* Problem details: To complete this task, print all the data below exactly but leave out the images.

* Data shown:
****
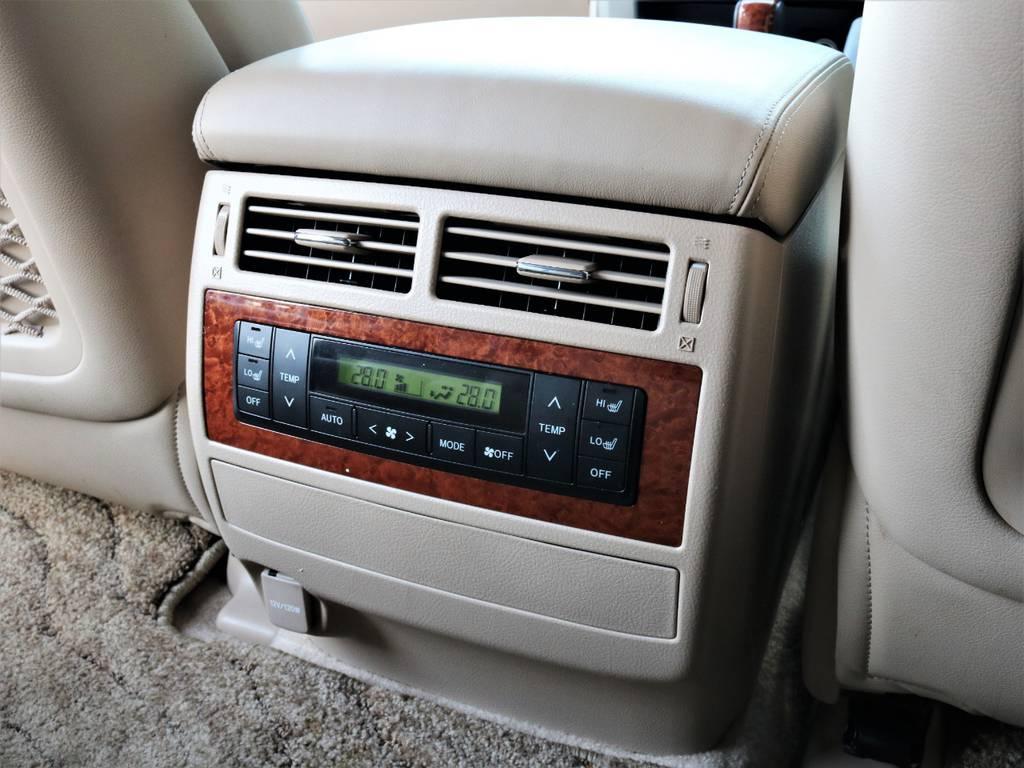 センターコンソールの背面には、後部座席用のエアコンも装備されております!
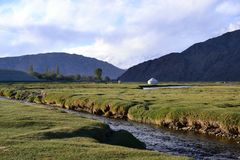 Yurt con il fiume in Tashkurgan e montagne, Xinjiang, Cina immagini stock libere da diritti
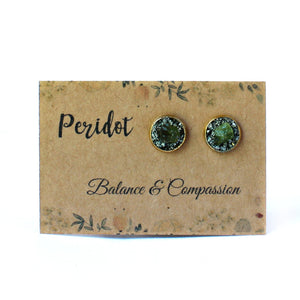Green birthstone Peridot meaning and properties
****
* Task answer:
 センターコンソールの背面には、後部座席用のエアコンも装備されております!
 Yurt con il fiume in Tashkurgan e montagne, Xinjiang, Cina immagini stock libere da diritti
Green birthstone Peridot meaning and properties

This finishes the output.